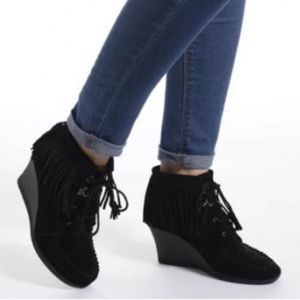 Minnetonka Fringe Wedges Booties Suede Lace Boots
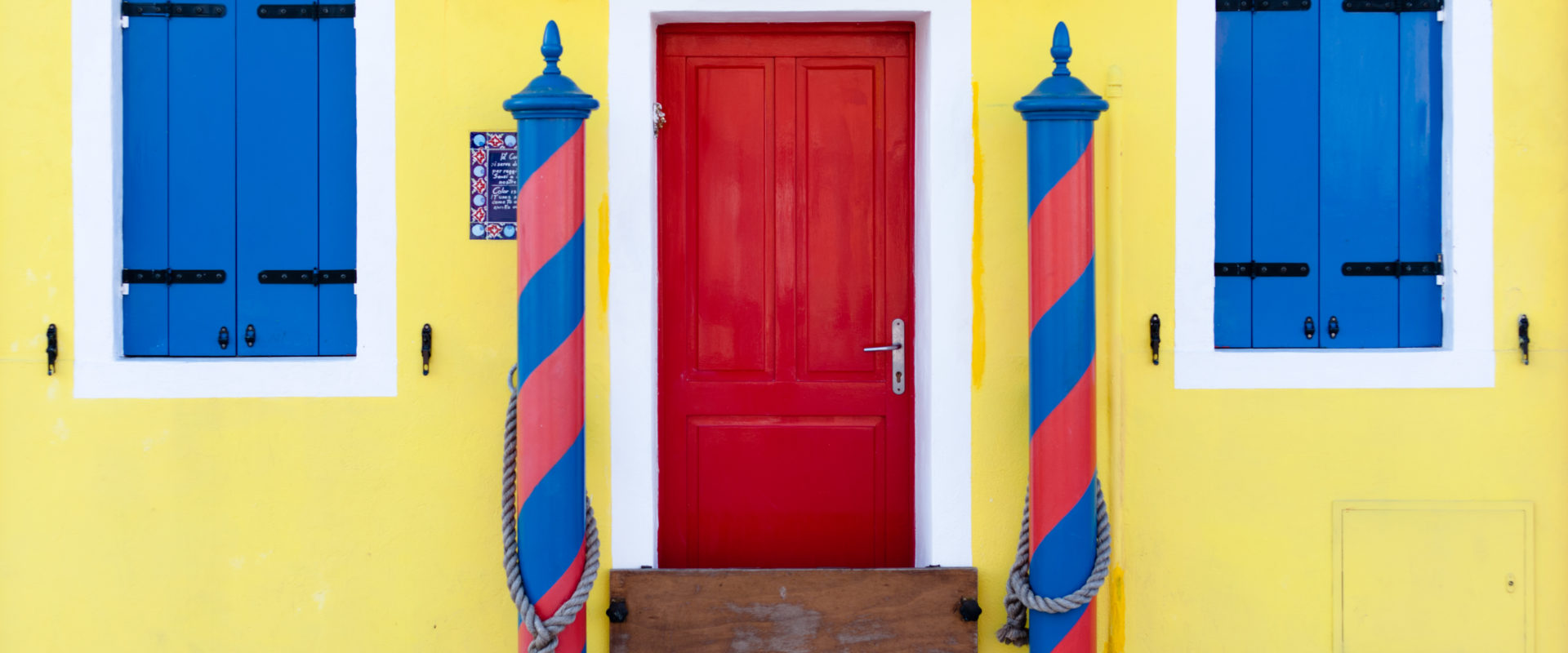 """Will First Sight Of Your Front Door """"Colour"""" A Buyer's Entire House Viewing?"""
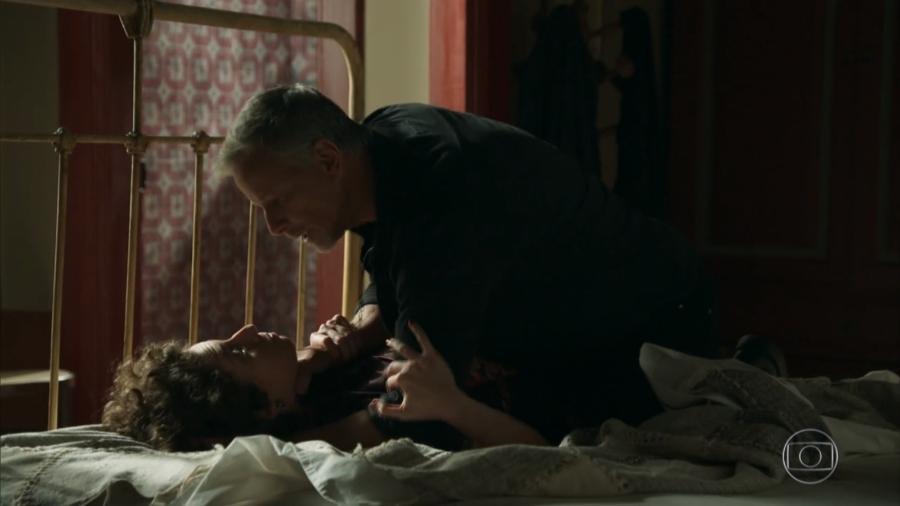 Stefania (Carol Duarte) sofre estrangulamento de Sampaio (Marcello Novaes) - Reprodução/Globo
---
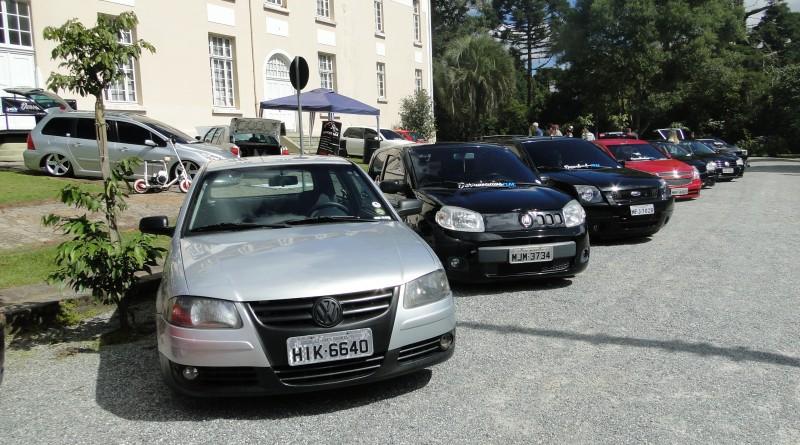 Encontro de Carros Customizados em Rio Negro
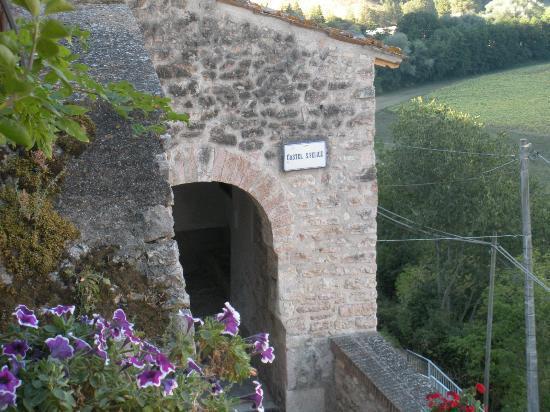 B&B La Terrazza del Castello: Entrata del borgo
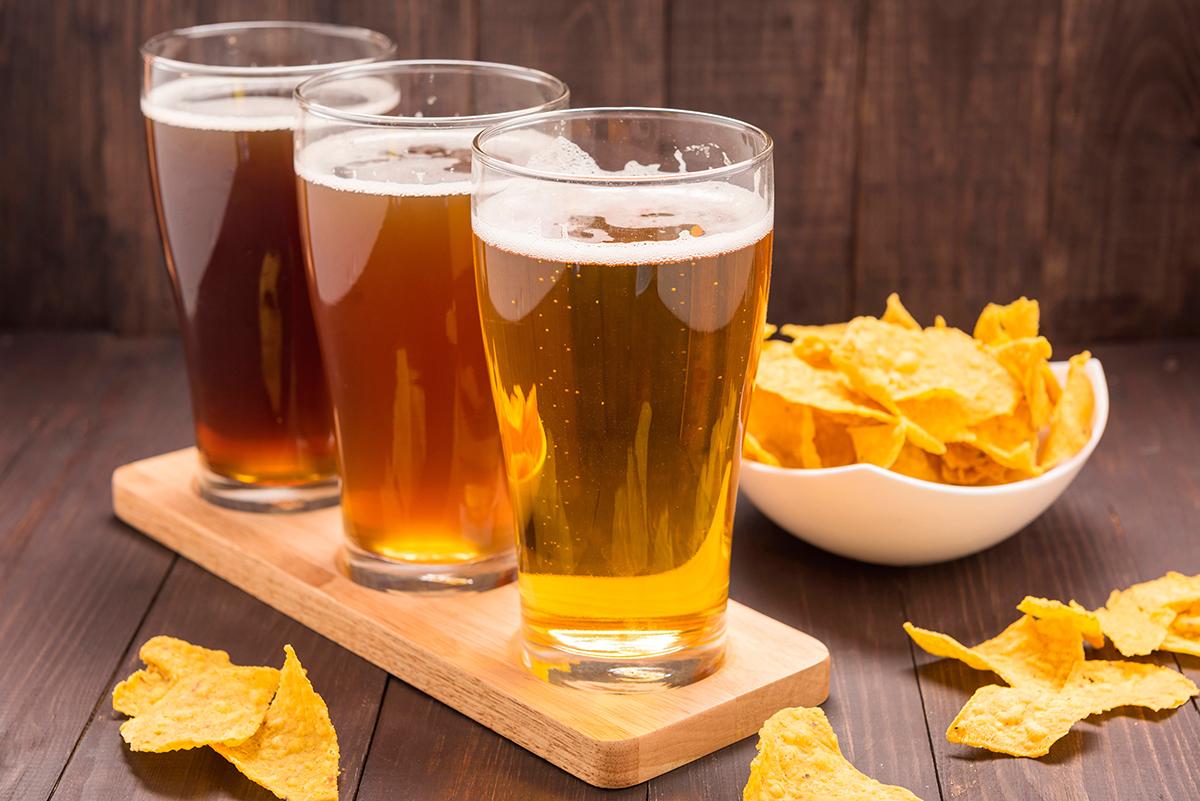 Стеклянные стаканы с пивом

EXERCISE:
Of the lines above, quote exactly those from the one with "Minnetonka Fringe Wedges" through the one with "Stefania (Carol Duarte)", ends included; pictures stay out.

SOLVED EXERCISE:
 Minnetonka Fringe Wedges Booties Suede Lace Boots
 """Will First Sight Of Your Front Door """"Colour"""" A Buyer's Entire House Viewing?"""
 Stefania (Carol Duarte) sofre estrangulamento de Sampaio (Marcello Novaes) - Reprodução/Globo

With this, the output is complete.